As previously described(2), it is reasonable to assume that the likelihood of an event, (e.g., bilateral endophthalmitis) occurring after ISBCS despite the implementation of a rigorous sterility protocol (though markedly low) may be present. After all, the death of both parties in a married couple is more likely to occur if they travel together, and the plane crashes than if they go on separate flights and days, even though it is a sporadic event since air travel is very safe nowadays.

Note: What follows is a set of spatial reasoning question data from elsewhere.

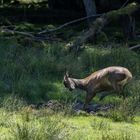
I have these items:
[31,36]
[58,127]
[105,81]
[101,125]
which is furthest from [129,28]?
[58,127]

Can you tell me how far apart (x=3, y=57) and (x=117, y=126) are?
215 inches

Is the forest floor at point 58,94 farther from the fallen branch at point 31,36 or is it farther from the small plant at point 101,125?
the fallen branch at point 31,36

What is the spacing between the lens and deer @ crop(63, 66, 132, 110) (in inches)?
499

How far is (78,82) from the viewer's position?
42.9ft

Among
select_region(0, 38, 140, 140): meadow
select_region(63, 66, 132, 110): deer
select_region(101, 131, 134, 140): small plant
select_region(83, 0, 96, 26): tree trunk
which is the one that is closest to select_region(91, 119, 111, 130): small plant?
select_region(0, 38, 140, 140): meadow

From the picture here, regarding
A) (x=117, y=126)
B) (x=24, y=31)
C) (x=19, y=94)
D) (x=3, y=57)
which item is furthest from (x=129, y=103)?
(x=24, y=31)

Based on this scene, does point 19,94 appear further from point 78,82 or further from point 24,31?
point 24,31

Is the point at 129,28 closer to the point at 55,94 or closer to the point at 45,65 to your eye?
the point at 45,65

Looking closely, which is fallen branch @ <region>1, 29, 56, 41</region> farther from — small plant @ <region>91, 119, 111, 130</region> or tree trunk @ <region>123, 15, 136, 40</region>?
small plant @ <region>91, 119, 111, 130</region>

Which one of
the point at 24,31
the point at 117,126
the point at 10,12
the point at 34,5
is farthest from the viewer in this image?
the point at 34,5

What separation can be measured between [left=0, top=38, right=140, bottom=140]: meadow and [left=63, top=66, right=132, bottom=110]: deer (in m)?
0.40

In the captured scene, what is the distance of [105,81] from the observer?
41.8 feet

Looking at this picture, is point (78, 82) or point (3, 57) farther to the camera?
point (3, 57)

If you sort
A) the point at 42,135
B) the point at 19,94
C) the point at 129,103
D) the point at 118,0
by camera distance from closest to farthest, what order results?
the point at 42,135
the point at 129,103
the point at 19,94
the point at 118,0
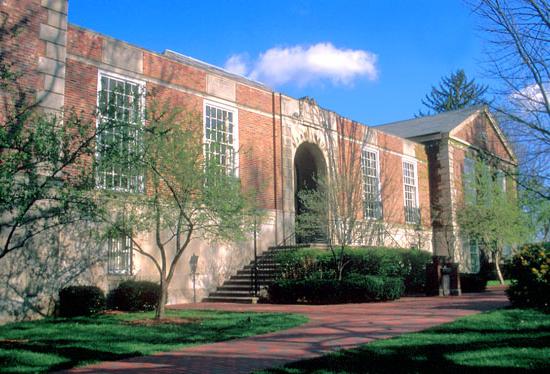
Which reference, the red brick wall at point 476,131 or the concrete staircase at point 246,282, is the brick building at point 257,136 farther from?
the concrete staircase at point 246,282

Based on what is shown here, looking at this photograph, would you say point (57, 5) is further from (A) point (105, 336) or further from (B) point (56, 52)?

Lastly, we regard the remarks that the colleague who encountered this unfortunate and unwanted complication in one of his/her patients after ISBCS, “to produce bilateral endophthalmitis,” “let alone,” and that he/she is to be anathematized, by all means, as excessive, inaccurate, and inappropriate.

Sincerely, Sergio Hernandez-Da Mota

 

REFERENCES

1. Hernandez-Da Mota S. Pseudomonas aeruginosa-induced bilateral endophthalmitis after bilateral simultaneous cataract surgery: case report. Arq Bras Oftalmol. 2018;81(4):339-40.

2. Arshinoff SA, Claoué C, Metha C, Johanssen B. Bilateral pseudomonas endophthalmitis after immediately sequential bilateral cataract surgery. Arq Bras Oftalmol. 2019;82(4):356-7.

Submitted for publication: November 4, 2019.
Accepted for publication: November 8, 2019.

Funding: This study received no specific financial support.

Disclosure of potential conflicts of interest: None of the authors have any potential conflicts of interest to disclose.